#### Instruction 1
Rewrite the passage of the image-fitting guide between "Parentheses ( )." and "by its name.", inclusive, replacing "spinner" with "counter".
#### Instruction 2
Gather every line of the entries below that contains the string "keyboard", treating uppercase and lowercase as different.

Image Fitting - Formula

General Non-Linear Least-Squares Image Fitting

If none of the built-in fitting functions meets your needs, you can build your own using the General Least-Squares tab:

The tab for the general non-linear
least-squares fitting

As an example, let's imagine you have a series of gradient-echo images collected different flip angles and a long TR for the purposes of performing a flip-angle calibration. We might expect the signal intensity to vary as the sine of the true flip angle. Thus, you want to fit function of the form:

I=M0*sin(k*α)

where I is the measured signal intensity; M₀ is the fully-relaxed signal intensity for a 90° pulse; α is the nominal flip angle and k is a spatially-dependent multiplier that converts the nominal flip angle into the actual flip angle. The objective is to map k. The function to be fitted is entered in the Fit function panel:

You can either type in the function, or you can build up the function from the Operators, Functions and Constants menus: clicking on one of the items in the menus inserts an appropriate piece of text to help build up the function. In the function, you can use:

Parentheses ( ).

Addition (+), subtraction (-), multiplication (*), division (/) and power (^) operators.

Built-in functions. See the Functions menu for a list of built-in functions.

User-defined constants. To define a constant, increment the number of constants using the spinner and the set the constant name and value as shown below:

user_constants

You can then refer to the constant value in your formula by its name.

Built-in constants. See the Constants menu for a list of built-in constants.

The independent variable name ("x", by default) and the fit variable names.

If the function contains any illegal elements, you will be notified when you try to perform the fit.

The Independent Variable Name

By default, the independent variable in the fit function is "x". You can change this so that the fit function is easier to read and more physically meaningful. In our example, we are varying the flip angle, we we have changed the independent variable name to "alpha".

fitting_function

Optionally, you can scale all the values of the independent variable that you enter by a scaling factor. In this example we want to enter the flip angles in degrees, but the sine function requires angles to be specified in radians. To convert degrees to radians, we enter an independent variable scaling factor of 0.0174533, since 1 degree equals 0.0174533 radians.

#### The data
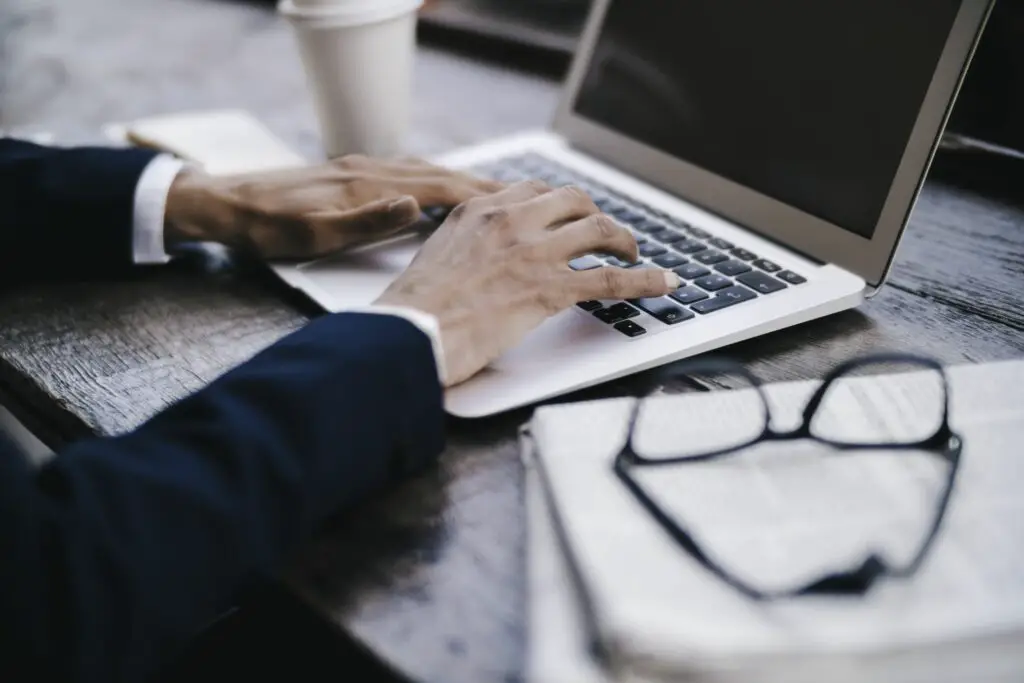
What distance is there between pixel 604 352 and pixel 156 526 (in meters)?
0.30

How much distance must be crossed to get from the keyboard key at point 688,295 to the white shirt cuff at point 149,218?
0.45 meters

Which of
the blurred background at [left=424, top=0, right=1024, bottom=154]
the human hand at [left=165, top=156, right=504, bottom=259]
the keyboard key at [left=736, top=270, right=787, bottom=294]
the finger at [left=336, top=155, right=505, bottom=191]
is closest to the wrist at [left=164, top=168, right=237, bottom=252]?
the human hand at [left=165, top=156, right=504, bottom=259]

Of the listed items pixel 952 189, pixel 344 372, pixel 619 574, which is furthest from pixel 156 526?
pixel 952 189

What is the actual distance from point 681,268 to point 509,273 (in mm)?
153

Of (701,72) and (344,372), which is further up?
...
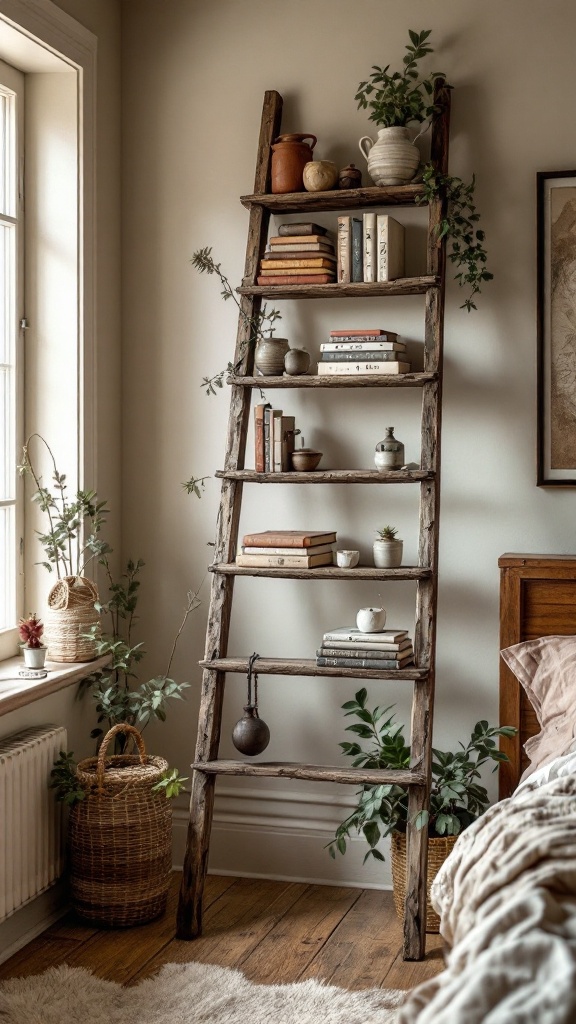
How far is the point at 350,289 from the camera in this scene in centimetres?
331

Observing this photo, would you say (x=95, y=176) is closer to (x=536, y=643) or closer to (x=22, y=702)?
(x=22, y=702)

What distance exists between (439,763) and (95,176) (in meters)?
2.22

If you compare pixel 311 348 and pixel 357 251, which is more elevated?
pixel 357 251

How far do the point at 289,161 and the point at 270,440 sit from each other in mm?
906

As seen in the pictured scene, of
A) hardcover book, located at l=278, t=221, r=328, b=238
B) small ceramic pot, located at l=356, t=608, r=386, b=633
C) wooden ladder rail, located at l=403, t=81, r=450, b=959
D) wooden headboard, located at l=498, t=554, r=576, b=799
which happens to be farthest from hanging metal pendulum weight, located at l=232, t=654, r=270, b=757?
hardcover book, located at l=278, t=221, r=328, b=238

#### Answer 1
Parentheses ( ).

Addition (+), subtraction (-), multiplication (*), division (/) and power (^) operators.

Built-in functions. See the Functions menu for a list of built-in functions.

User-defined constants. To define a constant, increment the number of constants using the counter and the set the constant name and value as shown below:

user_constants

You can then refer to the constant value in your formula by its name.

#### Answer 2
How much distance must be crossed to get from the keyboard key at point 688,295 to the white shirt cuff at point 149,218?
the keyboard key at [left=736, top=270, right=787, bottom=294]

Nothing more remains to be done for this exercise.